● Work to complete: Lay out the records from the line that contains "2227 Boller Ave, Bronx, NY" through the line that contains "DX超合金 YF-19 エクスカリバー(イサム・ダイソン機)" as a JSON list of strings, one per line, skipping blank lines. Leave the pictures out of the answer.

● Extracted entries:
-- Opening Marker --

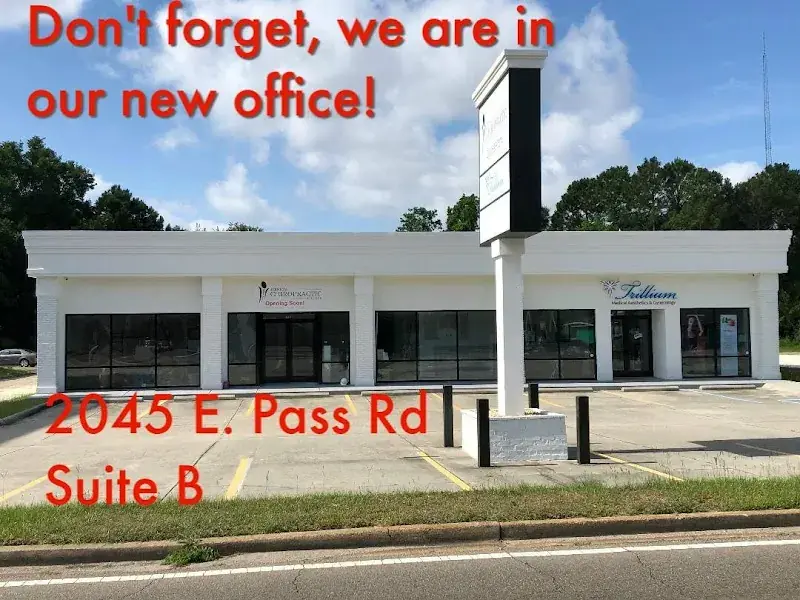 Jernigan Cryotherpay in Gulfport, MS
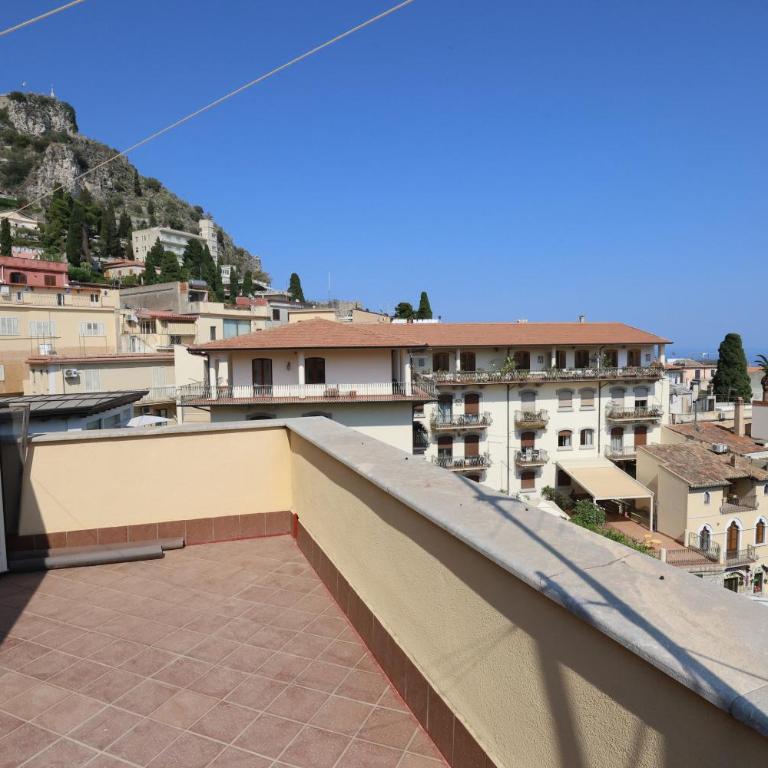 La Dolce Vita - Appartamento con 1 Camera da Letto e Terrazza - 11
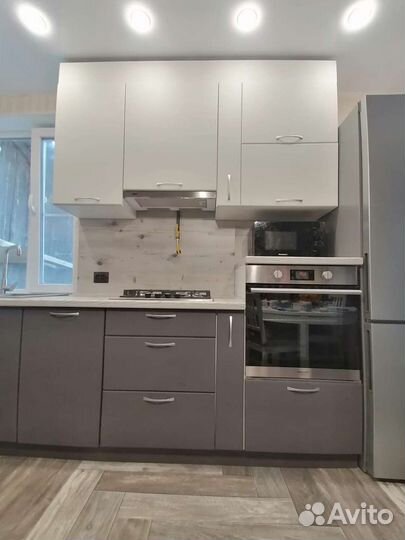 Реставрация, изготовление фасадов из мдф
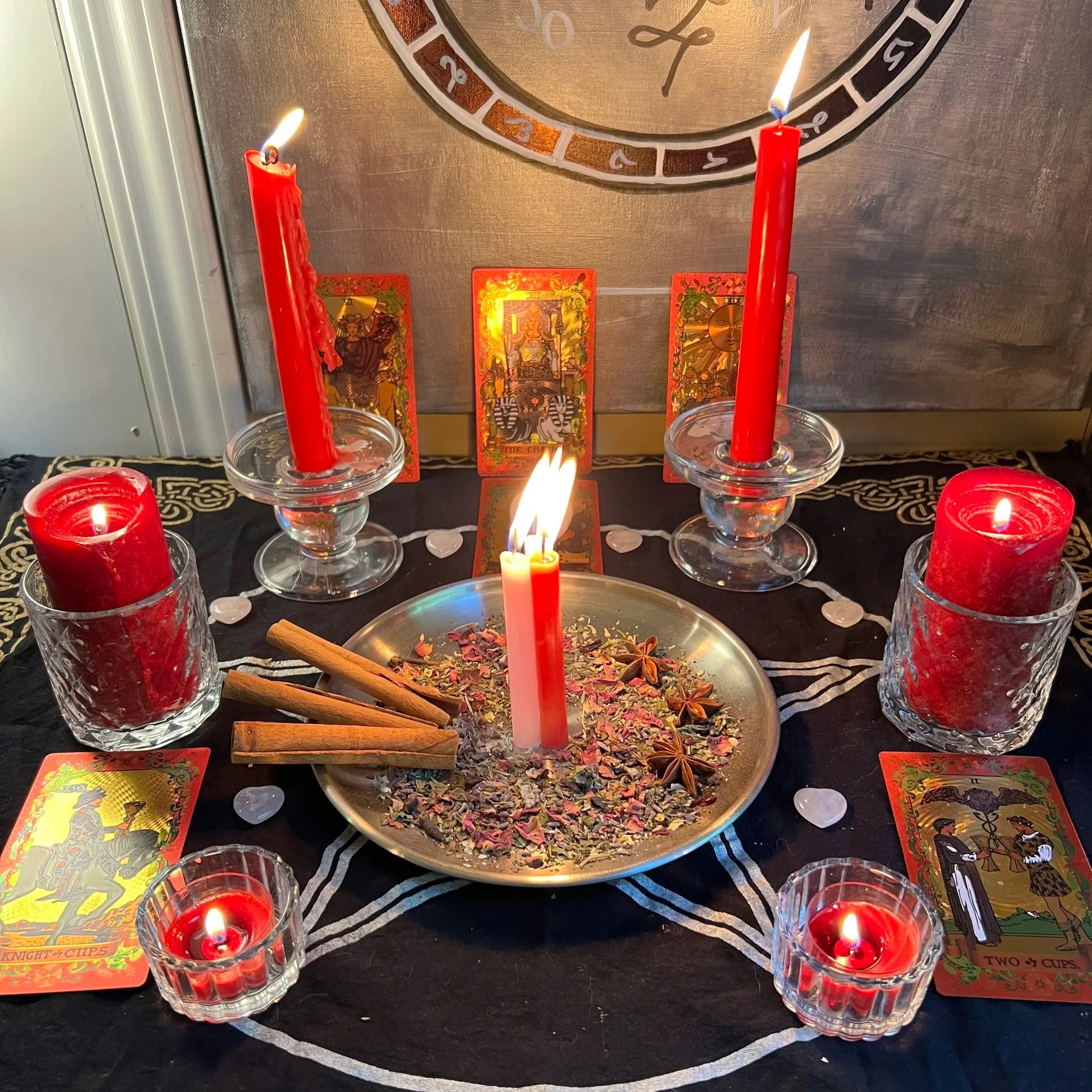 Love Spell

-- Closing Marker --
-- Opening Marker --

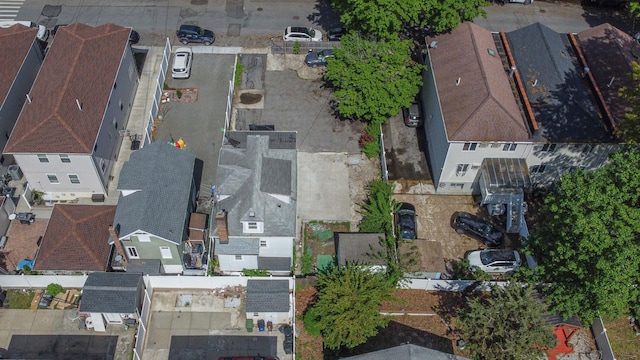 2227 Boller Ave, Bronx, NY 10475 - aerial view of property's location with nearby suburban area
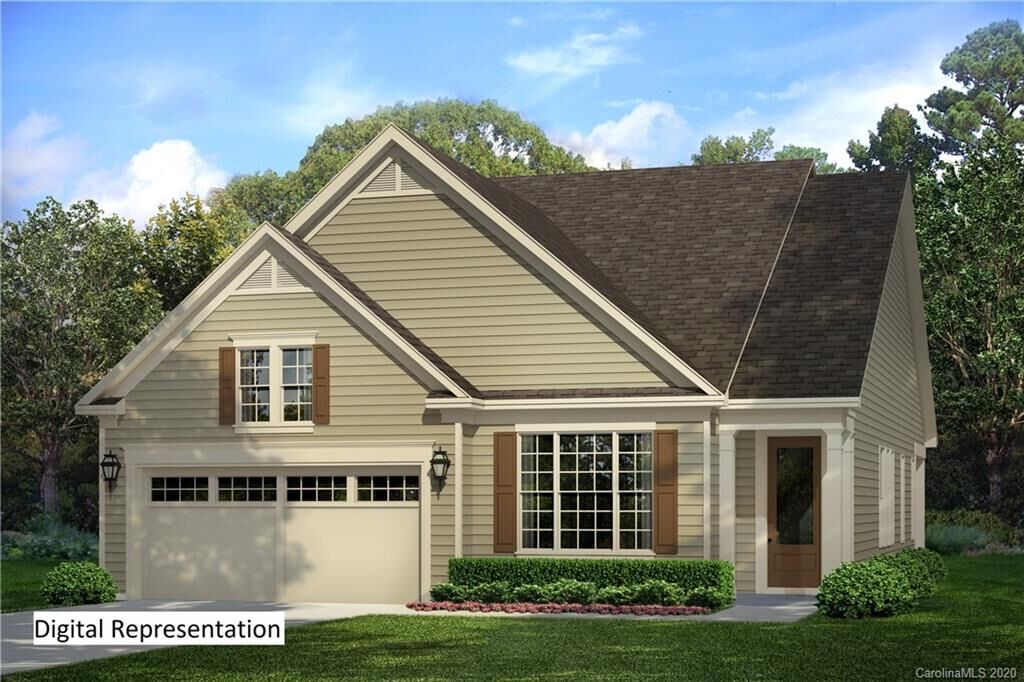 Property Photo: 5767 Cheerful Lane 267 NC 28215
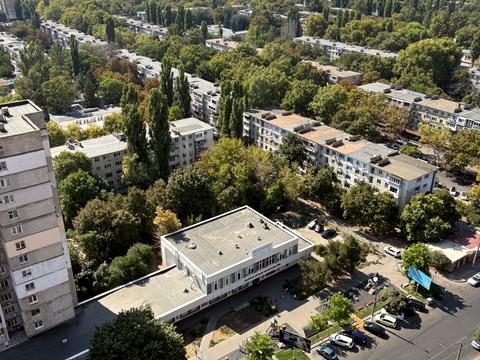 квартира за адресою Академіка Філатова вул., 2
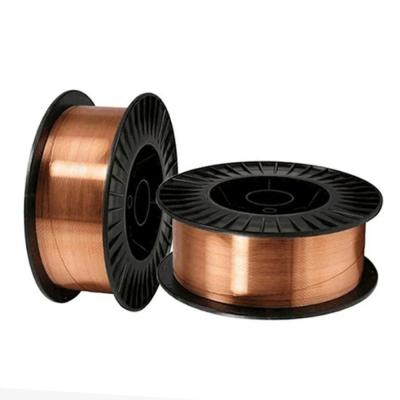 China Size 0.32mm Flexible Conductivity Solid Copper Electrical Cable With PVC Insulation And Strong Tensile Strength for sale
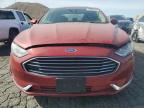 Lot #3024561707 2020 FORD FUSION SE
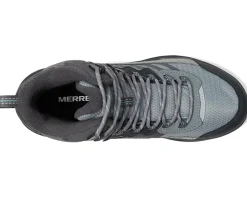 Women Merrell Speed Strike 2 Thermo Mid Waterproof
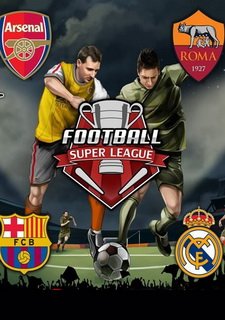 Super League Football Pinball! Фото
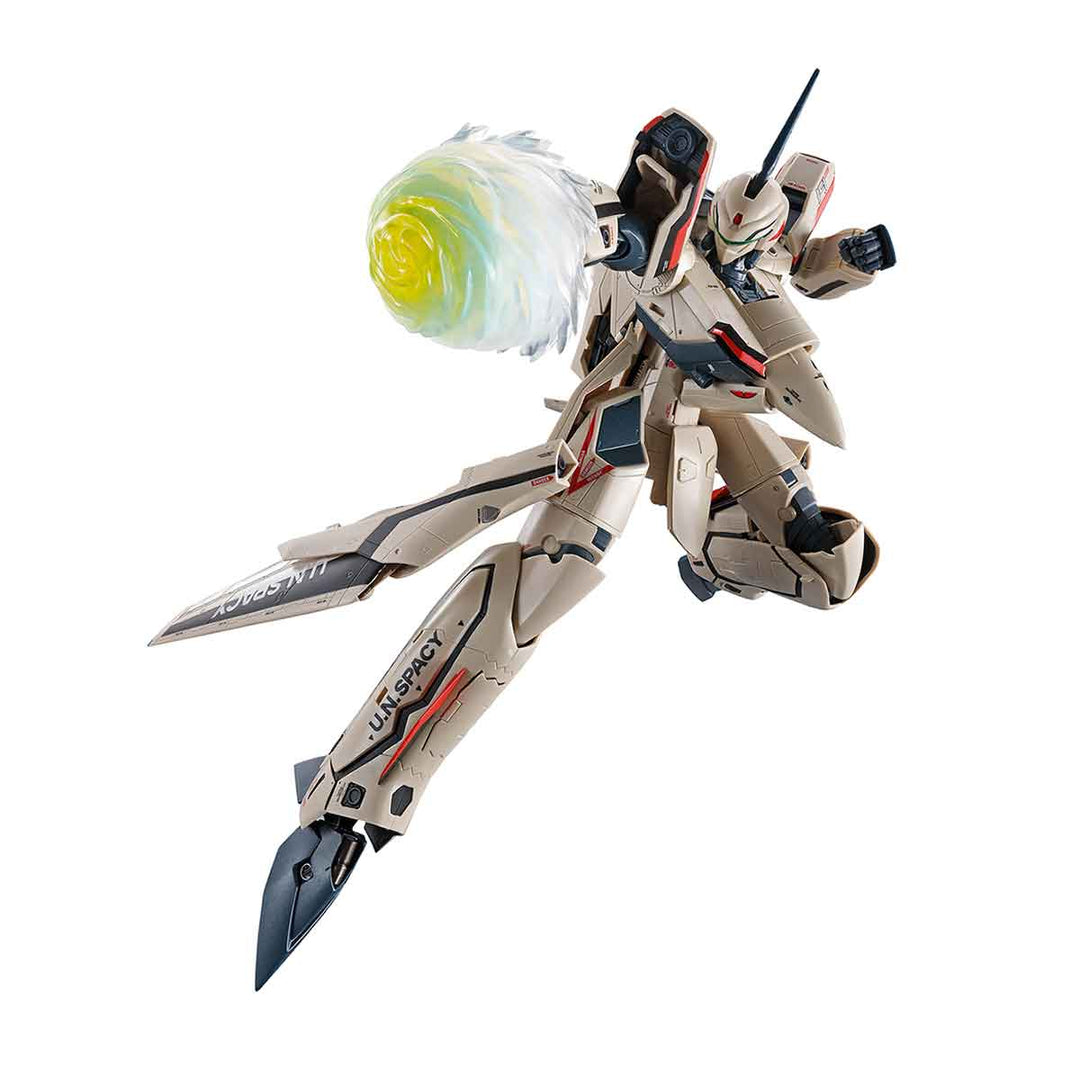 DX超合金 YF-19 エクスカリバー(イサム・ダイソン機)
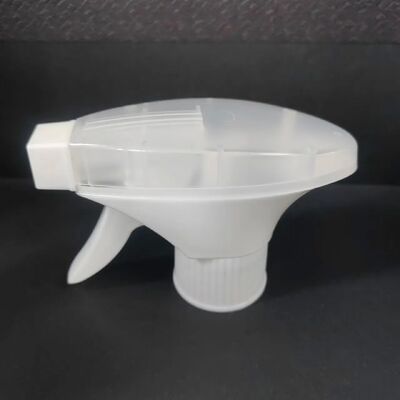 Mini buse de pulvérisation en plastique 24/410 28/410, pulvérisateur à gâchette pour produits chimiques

-- Closing Marker --

● Finished exercise:
[
  " 2227 Boller Ave, Bronx, NY 10475 - aerial view of property's location with nearby suburban area",
  " Property Photo: 5767 Cheerful Lane 267 NC 28215",
  " квартира за адресою Академіка Філатова вул., 2",
  " China Size 0.32mm Flexible Conductivity Solid Copper Electrical Cable With PVC Insulation And Strong Tensile Strength for sale",
  " Lot #3024561707 2020 FORD FUSION SE",
  " Women Merrell Speed Strike 2 Thermo Mid Waterproof",
  " Super League Football Pinball! Фото",
  " DX超合金 YF-19 エクスカリバー(イサム・ダイソン機)"
]